- **EXERCISE TASK 1**:
In the forum discussion of population maps, about what percentage of a county with 500 people per square mile would be shown in red under the proposed scheme?

- **DOCUMENT TEXT**:
★ ★ ★

A better way (for this case) might be to maintain the color scheme but represent each county's population by an area within the county outline showing how big it would have to be to contain all the county's population at the highest county's population density.
A county with 9,000 people per square mile would be about 20% red; a county with 500 people per square mile would be about 1% red, and a county with 11,000 people per square mile would be maybe 22% orange.

Physio: Eon't forget the red state/blue state graphs where Montana and Wyoming are as big and brightly colored as California and New York.

Isn't the first graph screaming out to have the state size strictly proportional to population? The red counties seem to overwhelm it, yet they're the smallest band

Using shades of gray is better than using many colors, because shades of gray can be a scale, whereas colors can't. In the population graph shown, you wouldn't need to look back and forth between the graph and the legend more than once if white indicated the smallest population density, and darker grays indicating progressively higher densities.

★ ★ ★

- **Records from a dataset**:
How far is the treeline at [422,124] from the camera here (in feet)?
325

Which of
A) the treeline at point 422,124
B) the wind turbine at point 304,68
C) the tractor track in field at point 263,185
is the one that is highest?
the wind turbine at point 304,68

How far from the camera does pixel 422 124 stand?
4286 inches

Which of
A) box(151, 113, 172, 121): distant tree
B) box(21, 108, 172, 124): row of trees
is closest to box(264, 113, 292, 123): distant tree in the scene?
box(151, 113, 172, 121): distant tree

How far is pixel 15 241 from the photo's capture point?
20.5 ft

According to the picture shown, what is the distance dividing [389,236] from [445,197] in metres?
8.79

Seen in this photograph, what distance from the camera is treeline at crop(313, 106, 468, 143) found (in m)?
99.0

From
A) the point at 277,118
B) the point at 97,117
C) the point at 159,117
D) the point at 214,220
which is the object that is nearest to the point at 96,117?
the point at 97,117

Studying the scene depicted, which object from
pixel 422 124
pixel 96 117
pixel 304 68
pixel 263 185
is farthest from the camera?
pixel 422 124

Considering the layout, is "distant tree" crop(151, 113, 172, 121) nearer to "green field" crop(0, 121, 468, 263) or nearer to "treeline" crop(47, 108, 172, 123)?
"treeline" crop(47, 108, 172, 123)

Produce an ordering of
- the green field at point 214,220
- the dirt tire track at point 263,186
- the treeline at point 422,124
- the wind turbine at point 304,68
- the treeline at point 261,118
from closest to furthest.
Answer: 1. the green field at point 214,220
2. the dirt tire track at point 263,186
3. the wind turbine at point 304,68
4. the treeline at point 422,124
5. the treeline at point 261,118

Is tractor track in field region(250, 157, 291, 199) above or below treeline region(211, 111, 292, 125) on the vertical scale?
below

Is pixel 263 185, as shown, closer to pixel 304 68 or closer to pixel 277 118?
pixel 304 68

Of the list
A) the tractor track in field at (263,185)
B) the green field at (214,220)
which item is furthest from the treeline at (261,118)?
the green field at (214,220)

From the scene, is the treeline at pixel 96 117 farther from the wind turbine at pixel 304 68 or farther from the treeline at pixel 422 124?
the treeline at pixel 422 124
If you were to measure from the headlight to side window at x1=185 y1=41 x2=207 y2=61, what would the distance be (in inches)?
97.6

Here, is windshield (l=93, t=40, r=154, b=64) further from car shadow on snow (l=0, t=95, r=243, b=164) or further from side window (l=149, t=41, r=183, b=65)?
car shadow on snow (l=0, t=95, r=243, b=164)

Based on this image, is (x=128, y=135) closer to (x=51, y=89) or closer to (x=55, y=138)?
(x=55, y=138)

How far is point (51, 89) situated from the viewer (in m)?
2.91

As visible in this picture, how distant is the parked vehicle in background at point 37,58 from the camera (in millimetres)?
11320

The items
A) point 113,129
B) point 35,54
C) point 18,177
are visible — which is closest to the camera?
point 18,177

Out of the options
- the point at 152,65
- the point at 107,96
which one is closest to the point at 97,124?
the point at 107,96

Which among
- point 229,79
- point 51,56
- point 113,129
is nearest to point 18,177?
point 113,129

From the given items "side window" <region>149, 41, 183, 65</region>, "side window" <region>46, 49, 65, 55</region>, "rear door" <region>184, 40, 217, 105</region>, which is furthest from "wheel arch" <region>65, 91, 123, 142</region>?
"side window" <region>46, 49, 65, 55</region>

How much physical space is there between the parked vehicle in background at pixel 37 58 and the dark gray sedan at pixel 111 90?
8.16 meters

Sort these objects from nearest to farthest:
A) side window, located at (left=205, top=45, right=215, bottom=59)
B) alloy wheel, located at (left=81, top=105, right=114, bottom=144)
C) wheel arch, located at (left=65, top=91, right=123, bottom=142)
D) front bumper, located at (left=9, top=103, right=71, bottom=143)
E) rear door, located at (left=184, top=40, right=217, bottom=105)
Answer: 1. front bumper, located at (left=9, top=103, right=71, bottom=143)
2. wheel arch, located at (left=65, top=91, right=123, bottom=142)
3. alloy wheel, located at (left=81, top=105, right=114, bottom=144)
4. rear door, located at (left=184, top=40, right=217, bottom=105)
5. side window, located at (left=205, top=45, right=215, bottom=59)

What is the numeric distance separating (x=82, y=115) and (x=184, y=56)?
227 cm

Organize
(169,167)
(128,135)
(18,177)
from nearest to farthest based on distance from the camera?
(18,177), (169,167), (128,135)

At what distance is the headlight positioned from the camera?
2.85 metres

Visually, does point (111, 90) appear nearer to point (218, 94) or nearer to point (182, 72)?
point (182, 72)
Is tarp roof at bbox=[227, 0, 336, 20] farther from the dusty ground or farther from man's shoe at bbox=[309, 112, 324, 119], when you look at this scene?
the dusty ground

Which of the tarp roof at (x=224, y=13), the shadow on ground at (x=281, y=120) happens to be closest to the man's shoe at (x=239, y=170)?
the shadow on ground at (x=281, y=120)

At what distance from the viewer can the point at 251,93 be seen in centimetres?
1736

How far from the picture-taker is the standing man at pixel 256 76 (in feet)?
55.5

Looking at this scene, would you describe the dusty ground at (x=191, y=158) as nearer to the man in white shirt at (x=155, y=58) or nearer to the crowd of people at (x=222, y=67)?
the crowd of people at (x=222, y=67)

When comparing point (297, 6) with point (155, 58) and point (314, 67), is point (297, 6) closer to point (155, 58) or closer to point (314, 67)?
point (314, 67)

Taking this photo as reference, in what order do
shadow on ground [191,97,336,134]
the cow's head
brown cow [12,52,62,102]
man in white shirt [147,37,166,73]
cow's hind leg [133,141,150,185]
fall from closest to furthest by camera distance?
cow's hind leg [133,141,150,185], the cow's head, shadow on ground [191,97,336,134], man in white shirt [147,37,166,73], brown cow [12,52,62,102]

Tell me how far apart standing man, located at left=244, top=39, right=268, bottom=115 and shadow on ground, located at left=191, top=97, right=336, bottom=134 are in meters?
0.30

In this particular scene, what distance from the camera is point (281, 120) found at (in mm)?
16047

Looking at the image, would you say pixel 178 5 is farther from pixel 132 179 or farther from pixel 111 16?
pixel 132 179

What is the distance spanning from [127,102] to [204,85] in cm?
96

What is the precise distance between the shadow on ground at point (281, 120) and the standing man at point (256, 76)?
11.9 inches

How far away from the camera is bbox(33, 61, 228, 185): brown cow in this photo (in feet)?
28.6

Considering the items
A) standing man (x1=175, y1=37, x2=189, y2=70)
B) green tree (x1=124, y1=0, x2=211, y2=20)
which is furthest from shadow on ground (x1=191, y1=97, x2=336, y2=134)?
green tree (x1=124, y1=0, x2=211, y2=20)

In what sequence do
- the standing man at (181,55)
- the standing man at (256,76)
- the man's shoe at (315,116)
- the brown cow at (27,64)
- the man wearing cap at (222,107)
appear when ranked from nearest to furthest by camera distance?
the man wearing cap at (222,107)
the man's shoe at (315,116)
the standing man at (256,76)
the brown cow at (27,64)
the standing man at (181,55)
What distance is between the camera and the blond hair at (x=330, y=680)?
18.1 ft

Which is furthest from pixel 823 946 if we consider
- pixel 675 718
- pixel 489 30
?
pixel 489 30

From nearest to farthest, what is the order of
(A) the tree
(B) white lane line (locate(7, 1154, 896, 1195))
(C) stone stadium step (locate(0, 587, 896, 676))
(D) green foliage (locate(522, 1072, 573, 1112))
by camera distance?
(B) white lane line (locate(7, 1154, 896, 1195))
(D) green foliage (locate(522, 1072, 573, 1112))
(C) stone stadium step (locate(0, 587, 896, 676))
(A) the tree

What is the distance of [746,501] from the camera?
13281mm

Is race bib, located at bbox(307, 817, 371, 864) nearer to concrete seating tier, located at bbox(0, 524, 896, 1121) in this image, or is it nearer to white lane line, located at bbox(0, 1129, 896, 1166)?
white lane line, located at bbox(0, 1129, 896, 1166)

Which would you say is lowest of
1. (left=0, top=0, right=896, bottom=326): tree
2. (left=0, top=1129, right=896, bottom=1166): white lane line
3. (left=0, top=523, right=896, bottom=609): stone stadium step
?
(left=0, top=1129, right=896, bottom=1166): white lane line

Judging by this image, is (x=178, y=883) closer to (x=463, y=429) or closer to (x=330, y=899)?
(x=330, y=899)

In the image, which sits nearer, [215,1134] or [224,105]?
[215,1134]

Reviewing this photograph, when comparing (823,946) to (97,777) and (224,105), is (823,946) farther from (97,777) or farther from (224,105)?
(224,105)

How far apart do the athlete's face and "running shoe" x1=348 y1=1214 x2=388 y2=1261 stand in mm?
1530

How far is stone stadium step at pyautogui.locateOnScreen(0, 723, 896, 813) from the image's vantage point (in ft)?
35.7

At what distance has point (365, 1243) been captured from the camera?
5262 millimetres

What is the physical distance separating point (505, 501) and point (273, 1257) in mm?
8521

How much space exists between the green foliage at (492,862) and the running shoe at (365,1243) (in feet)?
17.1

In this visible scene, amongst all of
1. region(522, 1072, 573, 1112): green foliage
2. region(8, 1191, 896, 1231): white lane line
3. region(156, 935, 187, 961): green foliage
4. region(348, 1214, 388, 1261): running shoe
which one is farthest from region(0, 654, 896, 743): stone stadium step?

★ ★ ★

- **EXERCISE TASK 2**:
Echo the records from the line containing "Judging by this" through the end of the records, with both of those lines included.

- **WRITTEN SOLUTION 1**:
About 1%.

- **WRITTEN SOLUTION 2**:
Judging by this image, is (x=178, y=883) closer to (x=463, y=429) or closer to (x=330, y=899)?
(x=330, y=899)

In the image, which sits nearer, [215,1134] or [224,105]?
[215,1134]

Reviewing this photograph, when comparing (823,946) to (97,777) and (224,105), is (823,946) farther from (97,777) or farther from (224,105)?
(224,105)

How far apart do the athlete's face and "running shoe" x1=348 y1=1214 x2=388 y2=1261 stand in mm?
1530

How far is stone stadium step at pyautogui.locateOnScreen(0, 723, 896, 813) from the image's vantage point (in ft)?
35.7

At what distance has point (365, 1243) been captured from the camera?
5262 millimetres

What is the physical distance separating point (505, 501) and point (273, 1257) in mm?
8521

How much space exists between the green foliage at (492,862) and the running shoe at (365,1243) (in feet)?
17.1

In this visible scene, amongst all of
1. region(522, 1072, 573, 1112): green foliage
2. region(8, 1191, 896, 1231): white lane line
3. region(156, 935, 187, 961): green foliage
4. region(348, 1214, 388, 1261): running shoe
which one is farthest from region(0, 654, 896, 743): stone stadium step?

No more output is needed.